We had lots of rain during our time here so decided to just get out and do what we wanted. We hiked the Exit Glacier, a beautiful view but not much of a hike. So we decided to try the Hastings Icefield Trail where we could view the glacier and ice fields from above. Yikes! This was the most rigorous hike to date with lots of steep, rocky terrain and mountain creeks and lots of icy snow. We made it back alive and won't forget that one.
Now on
to the west side of the Kenai Peninsula. This time we opted for full hookups at a park on a cliff overlooking Cook Inlet and the mouth of the Kenai River, and sitting across from 3 volcanoes. The Redoubt Volcano in the photo rises over 10,000 feet. Another gorgeous view. And there is a path that leads down to a large dark-sand beach which goes on for miles. Harley can go off-leash and she loves that. There are operational oil rigs along the beach. Word has it that the Cook Inlet tides here are second in force and size only to the Bay of Fundy in New Brunswick.
Today is the fourth of July so I went to a parade and met Terry there after his unfruitful fishing trip. It was weird going alone but I met a woman standing beside me and engaged in one of the best discussions I have had since leaving friends and family in Michigan! She works with the native tribe here in several capacities and has many inspiring missions in life. Thank you Lou!

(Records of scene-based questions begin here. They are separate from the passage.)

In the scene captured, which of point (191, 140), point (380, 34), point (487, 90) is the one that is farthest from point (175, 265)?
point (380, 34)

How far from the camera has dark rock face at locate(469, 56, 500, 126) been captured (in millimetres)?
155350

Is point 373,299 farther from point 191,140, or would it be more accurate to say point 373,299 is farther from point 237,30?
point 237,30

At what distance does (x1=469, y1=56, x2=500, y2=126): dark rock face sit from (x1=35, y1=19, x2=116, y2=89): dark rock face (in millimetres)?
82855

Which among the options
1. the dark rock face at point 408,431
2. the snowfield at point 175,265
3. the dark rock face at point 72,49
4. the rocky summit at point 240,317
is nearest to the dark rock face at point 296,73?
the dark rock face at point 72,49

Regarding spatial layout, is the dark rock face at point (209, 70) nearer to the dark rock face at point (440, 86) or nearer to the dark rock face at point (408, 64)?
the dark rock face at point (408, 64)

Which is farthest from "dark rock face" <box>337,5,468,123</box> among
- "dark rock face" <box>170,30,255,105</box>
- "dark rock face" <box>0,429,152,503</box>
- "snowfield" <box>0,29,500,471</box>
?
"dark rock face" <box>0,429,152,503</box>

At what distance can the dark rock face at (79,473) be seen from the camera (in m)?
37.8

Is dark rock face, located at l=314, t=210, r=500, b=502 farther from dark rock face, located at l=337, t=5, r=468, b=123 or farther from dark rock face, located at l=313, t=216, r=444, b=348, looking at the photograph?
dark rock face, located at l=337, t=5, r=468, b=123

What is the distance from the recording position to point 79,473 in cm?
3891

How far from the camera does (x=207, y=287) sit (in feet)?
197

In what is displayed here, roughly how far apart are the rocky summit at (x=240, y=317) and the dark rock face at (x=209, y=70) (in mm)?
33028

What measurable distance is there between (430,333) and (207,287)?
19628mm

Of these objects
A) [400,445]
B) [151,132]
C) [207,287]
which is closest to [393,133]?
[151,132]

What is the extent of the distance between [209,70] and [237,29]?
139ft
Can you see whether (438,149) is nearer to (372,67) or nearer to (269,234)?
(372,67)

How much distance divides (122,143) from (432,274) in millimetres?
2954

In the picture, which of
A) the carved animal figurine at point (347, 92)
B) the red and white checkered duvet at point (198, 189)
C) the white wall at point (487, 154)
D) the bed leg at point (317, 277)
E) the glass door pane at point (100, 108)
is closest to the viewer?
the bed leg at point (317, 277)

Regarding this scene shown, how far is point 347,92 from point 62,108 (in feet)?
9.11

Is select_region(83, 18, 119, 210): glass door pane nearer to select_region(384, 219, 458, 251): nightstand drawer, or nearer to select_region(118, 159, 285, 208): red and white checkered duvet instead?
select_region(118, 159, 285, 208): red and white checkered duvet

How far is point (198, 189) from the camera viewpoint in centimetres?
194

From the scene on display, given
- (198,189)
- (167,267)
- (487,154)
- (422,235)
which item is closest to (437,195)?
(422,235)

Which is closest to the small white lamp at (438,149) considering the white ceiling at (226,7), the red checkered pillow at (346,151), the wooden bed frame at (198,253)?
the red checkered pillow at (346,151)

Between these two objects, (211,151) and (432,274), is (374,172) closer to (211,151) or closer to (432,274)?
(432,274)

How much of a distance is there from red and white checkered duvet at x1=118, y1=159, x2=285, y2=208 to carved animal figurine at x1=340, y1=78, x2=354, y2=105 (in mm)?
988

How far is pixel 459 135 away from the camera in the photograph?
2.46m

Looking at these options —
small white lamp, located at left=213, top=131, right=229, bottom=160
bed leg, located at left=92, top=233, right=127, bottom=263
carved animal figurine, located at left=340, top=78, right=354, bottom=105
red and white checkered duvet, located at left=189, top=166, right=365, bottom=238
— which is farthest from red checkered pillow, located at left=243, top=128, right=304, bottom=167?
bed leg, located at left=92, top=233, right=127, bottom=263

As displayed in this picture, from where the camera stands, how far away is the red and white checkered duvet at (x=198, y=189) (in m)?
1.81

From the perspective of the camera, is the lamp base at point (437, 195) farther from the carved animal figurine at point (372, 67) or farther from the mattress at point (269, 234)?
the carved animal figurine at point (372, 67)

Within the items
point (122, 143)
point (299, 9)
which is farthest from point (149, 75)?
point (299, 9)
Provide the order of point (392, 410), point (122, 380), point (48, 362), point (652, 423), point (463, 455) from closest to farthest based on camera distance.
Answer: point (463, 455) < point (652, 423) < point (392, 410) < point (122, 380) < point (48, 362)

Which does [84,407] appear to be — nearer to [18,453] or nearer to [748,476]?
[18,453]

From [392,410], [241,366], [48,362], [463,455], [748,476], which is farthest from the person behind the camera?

The photo shows the architectural remains of the Russian presence in this "burrough," the Russian Orthodox Church in
Old Town Kenai which we toured.
It is said that there are many salmon in the rivers here. However, they have done well in eluding us to date. I have even taken up the rod and reel. Terry and friend Bill went out on a charter boat on the Kenai fishing for king salmon this morning at 5:30 AM in the pouring rain. They arrived back at noon empty handed. Depending on who you talk to here, the second "run" of reds and kings either has or has not begun. In my estimation either they have not arrived or we are all very challenged fisher people. There is still hope with one more day here and a week in Homer. There the guys will go out on a halibut fishing charter, a more sure bet than salmon. If no luck we will be forced to purchase the fish that we thought would be such easy catch!